POV Maria Fernanda
O carro entrou por um caminho estreito, ladeado por vegetação densa, e só então a casa apareceu. Eu não disse nada. Não porque não quisesse, mas porque precisava de alguns segundos para assimilar o que estava vendo.
A casa de praia se abria para o mar como se fizesse parte dele. Era praticamente toda de vidro e construída de um jeito que parecia ter estado ali sempre. Dava a impressão de ter sido desenhada para não competir com a paisagem, apenas acompanhá-la.
Davi saiu do carro primeiro:
— A gente costuma entrar por aqui — avisou, com naturalidade, já seguindo pelo caminho de pedras que levava à lateral da casa.
Não havia nada de deslumbramento da parte dele. Nada de surpresa. Ele andava como quem chega em casa depois da escola.
Olhei para Shirley, que retocava o batom, como se Davi não fizesse parte de seu emprego. Só porque era dia e não era seu turno não significava que ela estava de folga. Ao menos eu achava.
O que mais me impressionava era a forma como ela agia com naturalidade, pouco se importando se alguém perceberia sua falta de interesse com relação ao menino.

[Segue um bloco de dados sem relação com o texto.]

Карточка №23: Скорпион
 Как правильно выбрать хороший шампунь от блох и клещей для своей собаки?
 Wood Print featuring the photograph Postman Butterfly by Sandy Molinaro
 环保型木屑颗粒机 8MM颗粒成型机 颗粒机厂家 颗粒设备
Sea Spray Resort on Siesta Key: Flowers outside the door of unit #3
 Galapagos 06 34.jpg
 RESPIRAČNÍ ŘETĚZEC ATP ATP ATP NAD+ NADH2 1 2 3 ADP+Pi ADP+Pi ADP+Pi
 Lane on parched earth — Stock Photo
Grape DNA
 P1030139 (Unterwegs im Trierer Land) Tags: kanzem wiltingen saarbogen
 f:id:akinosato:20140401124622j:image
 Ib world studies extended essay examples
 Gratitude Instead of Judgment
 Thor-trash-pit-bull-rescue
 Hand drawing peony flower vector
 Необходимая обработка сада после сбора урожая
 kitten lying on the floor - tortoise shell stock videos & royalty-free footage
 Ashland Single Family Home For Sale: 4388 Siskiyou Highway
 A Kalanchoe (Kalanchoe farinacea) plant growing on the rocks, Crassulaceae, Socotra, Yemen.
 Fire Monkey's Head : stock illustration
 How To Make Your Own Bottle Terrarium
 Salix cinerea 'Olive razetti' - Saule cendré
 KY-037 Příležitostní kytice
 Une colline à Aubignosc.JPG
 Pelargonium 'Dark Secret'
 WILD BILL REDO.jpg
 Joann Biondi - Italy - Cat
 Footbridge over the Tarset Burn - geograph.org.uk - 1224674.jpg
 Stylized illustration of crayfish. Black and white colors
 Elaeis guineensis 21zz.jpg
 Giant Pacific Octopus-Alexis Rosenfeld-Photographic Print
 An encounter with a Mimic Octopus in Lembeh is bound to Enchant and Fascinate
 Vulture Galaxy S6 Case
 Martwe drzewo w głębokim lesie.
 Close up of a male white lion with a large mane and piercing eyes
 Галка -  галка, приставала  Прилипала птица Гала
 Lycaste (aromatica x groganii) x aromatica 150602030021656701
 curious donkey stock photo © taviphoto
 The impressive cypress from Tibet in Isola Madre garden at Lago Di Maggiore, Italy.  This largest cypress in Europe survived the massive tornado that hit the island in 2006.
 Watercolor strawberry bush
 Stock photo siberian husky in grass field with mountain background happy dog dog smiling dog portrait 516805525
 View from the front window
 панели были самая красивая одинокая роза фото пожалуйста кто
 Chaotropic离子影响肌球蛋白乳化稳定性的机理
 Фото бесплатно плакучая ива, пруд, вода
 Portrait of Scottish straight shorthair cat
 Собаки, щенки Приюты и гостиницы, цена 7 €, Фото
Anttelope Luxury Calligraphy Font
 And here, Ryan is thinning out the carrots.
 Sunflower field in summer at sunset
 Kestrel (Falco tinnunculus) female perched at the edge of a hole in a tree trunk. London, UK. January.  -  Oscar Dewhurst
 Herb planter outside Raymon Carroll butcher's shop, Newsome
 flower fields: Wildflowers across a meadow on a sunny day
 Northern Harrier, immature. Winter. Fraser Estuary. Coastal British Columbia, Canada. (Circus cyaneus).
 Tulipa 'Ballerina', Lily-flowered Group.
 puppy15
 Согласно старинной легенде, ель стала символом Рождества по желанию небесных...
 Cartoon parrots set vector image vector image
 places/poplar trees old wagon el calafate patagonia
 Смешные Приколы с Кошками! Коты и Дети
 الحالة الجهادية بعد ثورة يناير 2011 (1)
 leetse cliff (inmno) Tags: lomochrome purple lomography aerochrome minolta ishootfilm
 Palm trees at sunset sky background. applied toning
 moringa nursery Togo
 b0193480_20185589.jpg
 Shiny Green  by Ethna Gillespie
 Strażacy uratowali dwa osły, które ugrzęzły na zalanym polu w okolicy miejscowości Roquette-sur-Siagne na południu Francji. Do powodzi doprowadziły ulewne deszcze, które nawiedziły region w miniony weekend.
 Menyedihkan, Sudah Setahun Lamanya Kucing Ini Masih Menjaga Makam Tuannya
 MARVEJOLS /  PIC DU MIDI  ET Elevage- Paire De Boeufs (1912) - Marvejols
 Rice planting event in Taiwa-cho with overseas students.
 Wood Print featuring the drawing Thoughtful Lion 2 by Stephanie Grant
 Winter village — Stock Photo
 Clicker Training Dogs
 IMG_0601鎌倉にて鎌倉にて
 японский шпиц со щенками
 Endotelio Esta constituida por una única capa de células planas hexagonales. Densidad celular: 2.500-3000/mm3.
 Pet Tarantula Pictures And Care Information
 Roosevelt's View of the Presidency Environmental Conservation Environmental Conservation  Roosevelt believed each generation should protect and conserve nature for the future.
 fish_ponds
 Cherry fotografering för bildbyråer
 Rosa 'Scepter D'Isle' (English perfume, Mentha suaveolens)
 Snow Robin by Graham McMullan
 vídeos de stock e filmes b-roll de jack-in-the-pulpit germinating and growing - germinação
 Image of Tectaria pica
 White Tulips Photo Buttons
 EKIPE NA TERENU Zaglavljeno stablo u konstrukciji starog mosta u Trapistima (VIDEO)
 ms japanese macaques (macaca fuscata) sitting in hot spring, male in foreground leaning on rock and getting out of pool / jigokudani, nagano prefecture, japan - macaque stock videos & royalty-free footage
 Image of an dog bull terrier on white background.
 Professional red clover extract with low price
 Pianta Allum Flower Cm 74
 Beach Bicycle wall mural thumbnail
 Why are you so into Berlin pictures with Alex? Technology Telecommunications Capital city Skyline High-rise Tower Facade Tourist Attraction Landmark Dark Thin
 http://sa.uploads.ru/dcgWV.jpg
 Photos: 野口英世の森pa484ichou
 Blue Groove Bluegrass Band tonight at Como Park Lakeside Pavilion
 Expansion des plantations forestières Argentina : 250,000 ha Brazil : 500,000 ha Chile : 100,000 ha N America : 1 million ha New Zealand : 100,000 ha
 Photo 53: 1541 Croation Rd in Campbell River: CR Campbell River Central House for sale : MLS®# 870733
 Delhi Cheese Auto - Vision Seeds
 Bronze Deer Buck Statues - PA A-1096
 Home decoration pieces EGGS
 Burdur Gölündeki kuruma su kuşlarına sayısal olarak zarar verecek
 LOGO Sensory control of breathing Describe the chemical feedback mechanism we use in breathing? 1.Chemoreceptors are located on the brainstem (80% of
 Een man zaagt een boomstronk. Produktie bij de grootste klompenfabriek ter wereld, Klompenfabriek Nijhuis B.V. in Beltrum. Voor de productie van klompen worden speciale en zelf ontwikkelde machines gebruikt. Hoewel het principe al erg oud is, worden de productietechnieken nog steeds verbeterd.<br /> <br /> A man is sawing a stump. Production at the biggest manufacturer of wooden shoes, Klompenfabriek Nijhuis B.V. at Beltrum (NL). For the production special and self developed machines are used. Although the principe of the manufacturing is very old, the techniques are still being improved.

Respirei fundo. Talvez Shirley tivesse o aval de Enzo e soubesse que no fim, seria a madrasta de Davi e não a babá. Por sorte eu estaria bem longe quando aquilo acontecesse. Ou melhor, não tão longe... só na minha casa. Mas o suficiente para não presenciar os dois juntos.
— Ele adora mostrar o lugar — comentou Aayush, sorrindo enquanto ajudava Shirley com a mala. Sim, uma noite fora e ela tinha feito uma mala como quem viaja para outro país por semanas.
Shirley seguia no celular, nos acompanhando sem prestar atenção. Quase tropeçou nos próprios saltos enquanto subia os pequenos degraus que davam acesso à casa.
Havíamos ganhado os sapatos como parte do uniforme. Mas por algum motivo ela optou por não usá-los naquele dia. Preferiu usar saltos altos para ir à praia. Enfim... cada louco com sua mania. Acho que eu era a mais sensata naquele lugar. Sendo que eu tinha pegado dinheiro com um agiota, estava grávida do meu chefe e no meu pescoço havia um chupão dado pelo meu melhor amigo.
Davi abriu a porta de vidro com a habilidade de quem já havia feito aquilo centenas de vezes.
Assim que entramos, o som do mar invadiu tudo. A casa não tentava isolar o som do vento e das ondas. Pelo contrário, as portas estava todas abertas, as janelas amplas convidavam o ar a circular livremente por todo o espaço interno. Do outro lado da sala, o jardim terminava diretamente na areia.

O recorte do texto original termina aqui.